• [TASK GOAL]
Pictures excluded, please retype exactly the lines from the start of the data through the line that contains "ゴッホ Vincent van", both ends kept, and nothing beyond them.

[Web page caption snippets]

↓

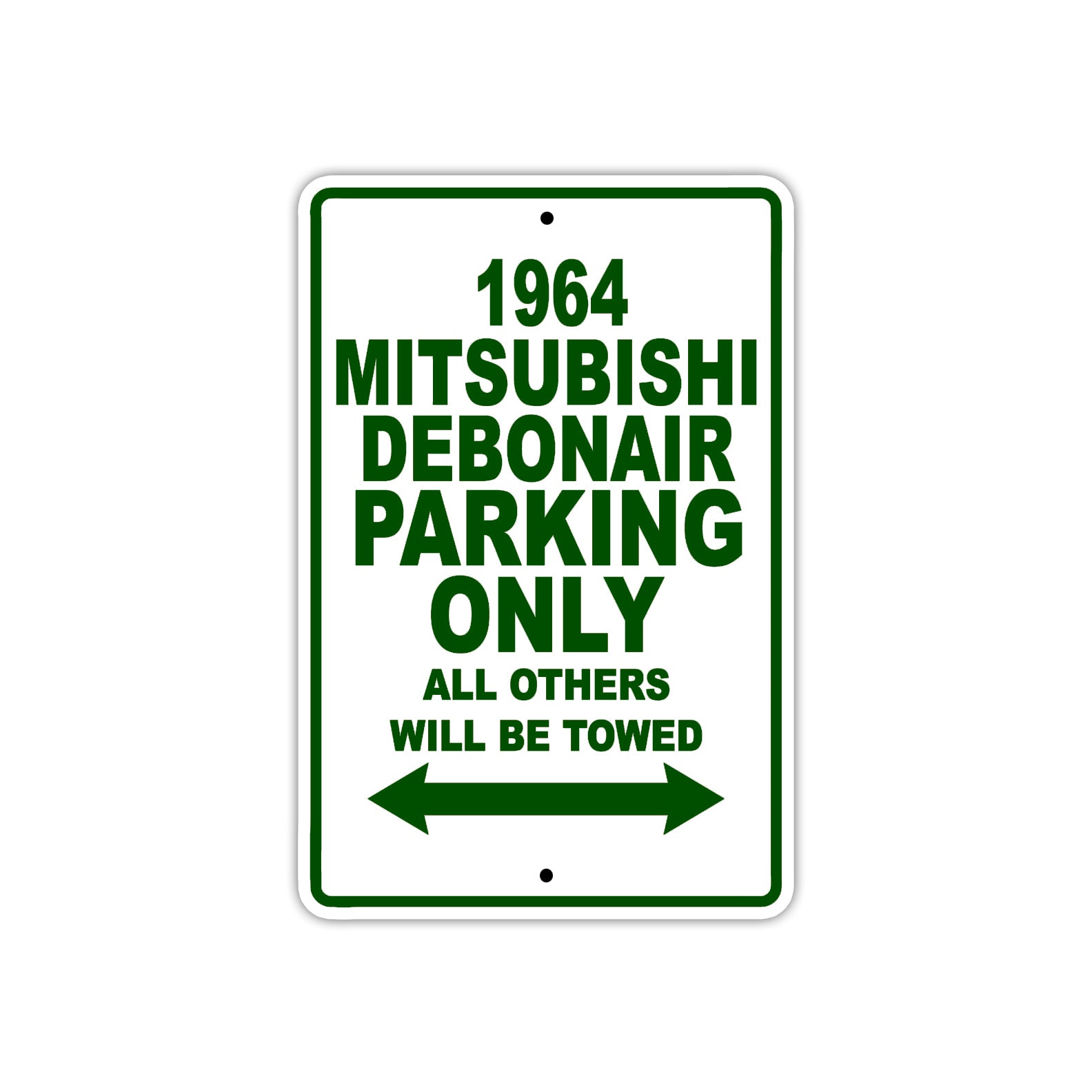1964 Mitsubishi Debonair Parking Only All Others Will Be Towed Metal Sign Plate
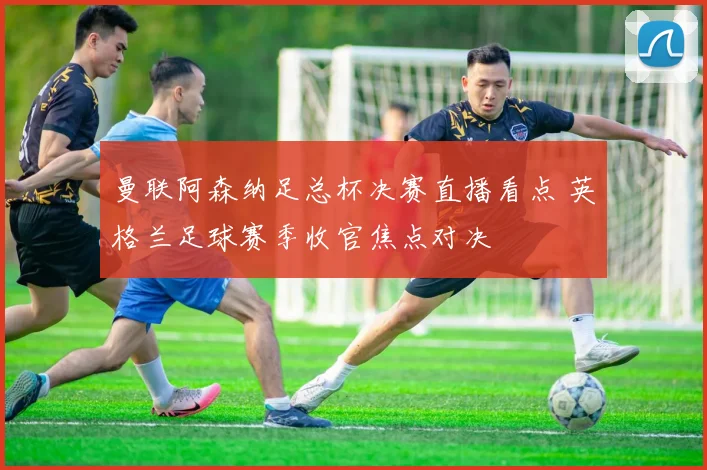 曼联阿森纳足总杯决赛直播看点 英格兰足球赛季收官焦点对决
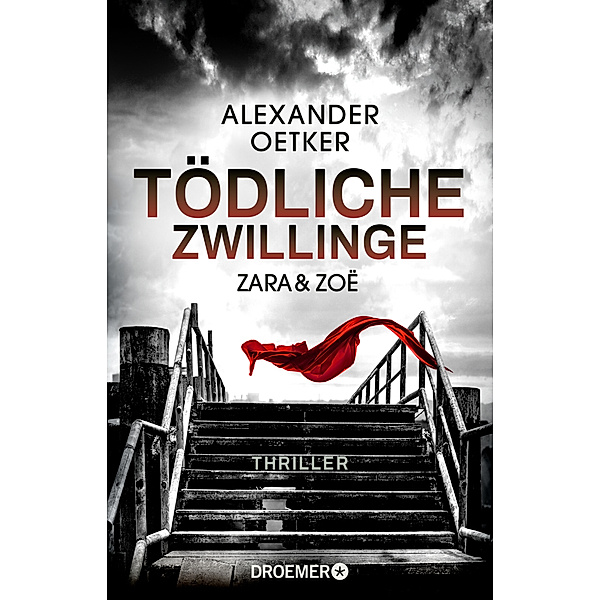 Zara und Zoë - Tödliche Zwillinge / Die Profilerin und die Patin Bd.2, Alexander Oetker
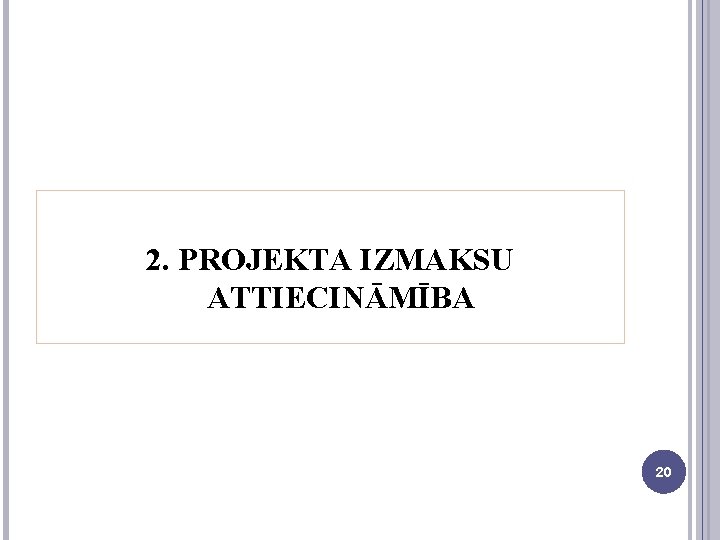 2. PROJEKTA IZMAKSU ATTIECINĀMĪBA 20 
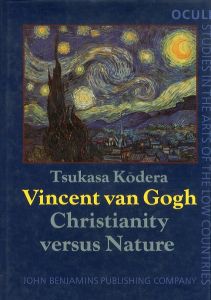 ゴッホ Vincent van Gogh: Christianity versus nature (OCULI: Studies in the Arts of the Low Countries)/Tsukasa Kōdera　国府寺司のサムネール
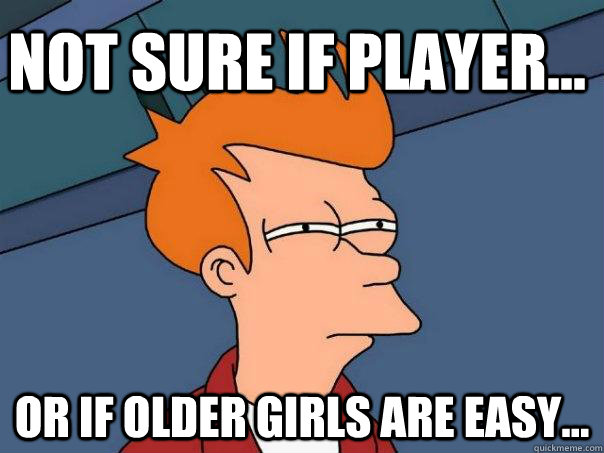 Not sure if player... Or if older girls are easy...  Futurama Fry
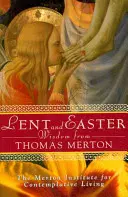 Fasten- und Osterweisheiten von Thomas Merton: Tägliche Bibeltexte und Gebete zusammen mit Thomas Merton's eigenen Worten - Lent and Easter Wisdom from Thomas Merton: Daily Scripture and Prayers Together with Thomas Merton's Own Words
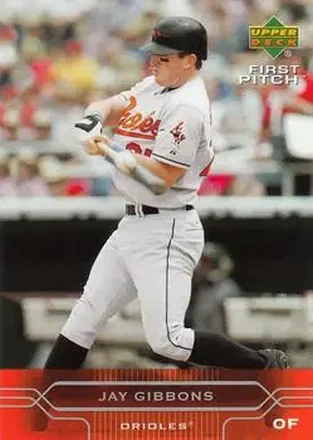 2005 Upper Deck First Pitch #24 - Jay Gibbons - Baltimore Orioles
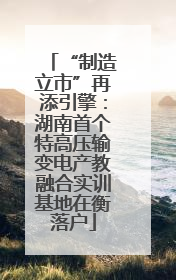 “制造立市”再添引擎：湖南首个特高压输变电产教融合实训基地在衡落户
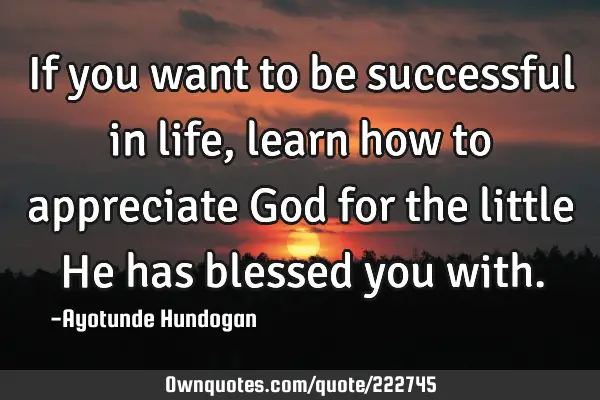 If you want to be successful in life, learn how to appreciate God for the little He has blessed you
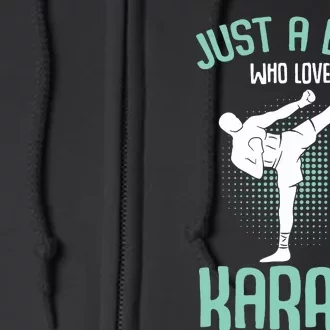 Just A Boy Who Loves Karate Boy Full Zip Hoodie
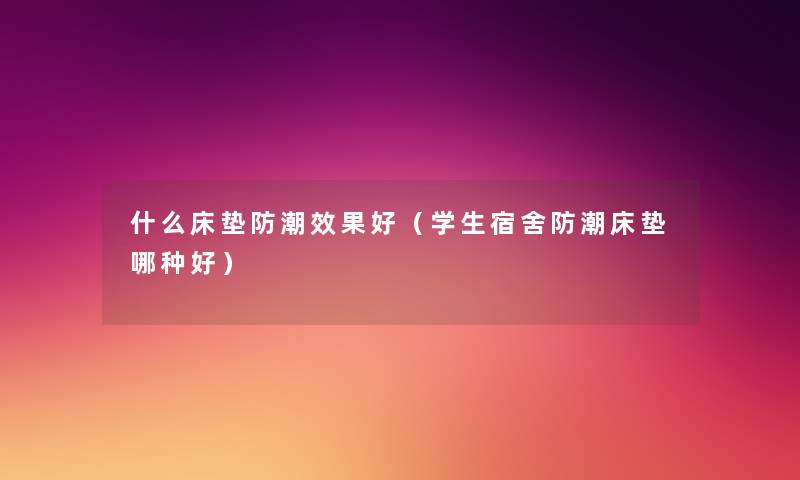 什么床垫防潮效果好(学生宿舍防潮床垫哪种好) 什么床垫防潮效果好(学生宿舍防潮床垫哪种好)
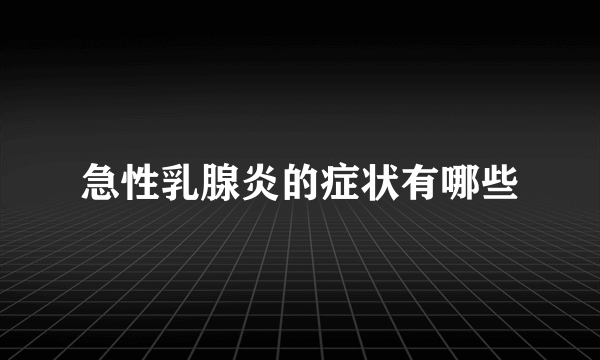 急性乳腺炎的症状有哪些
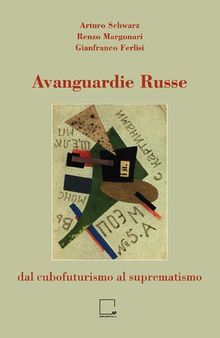 Avanguardie russe. Dal cubofuturismo al suprematismo. Catalogo (Casa del Mantegna, Mantova, 30 novembre 2013-23 febbraio 2014)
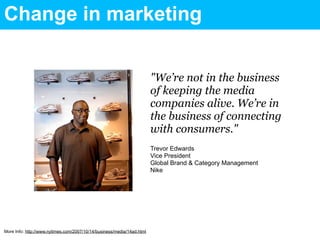 Change in marketing


                                                                        "We’re not in the business
 ...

↑

• [SOLUTION]
1964 Mitsubishi Debonair Parking Only All Others Will Be Towed Metal Sign Plate
 曼联阿森纳足总杯决赛直播看点 英格兰足球赛季收官焦点对决
 Zara und Zoë - Tödliche Zwillinge / Die Profilerin und die Patin Bd.2, Alexander Oetker
 2. PROJEKTA IZMAKSU ATTIECINĀMĪBA 20 
 ゴッホ Vincent van Gogh: Christianity versus nature (OCULI: Studies in the Arts of the Low Countries)/Tsukasa Kōdera　国府寺司のサムネール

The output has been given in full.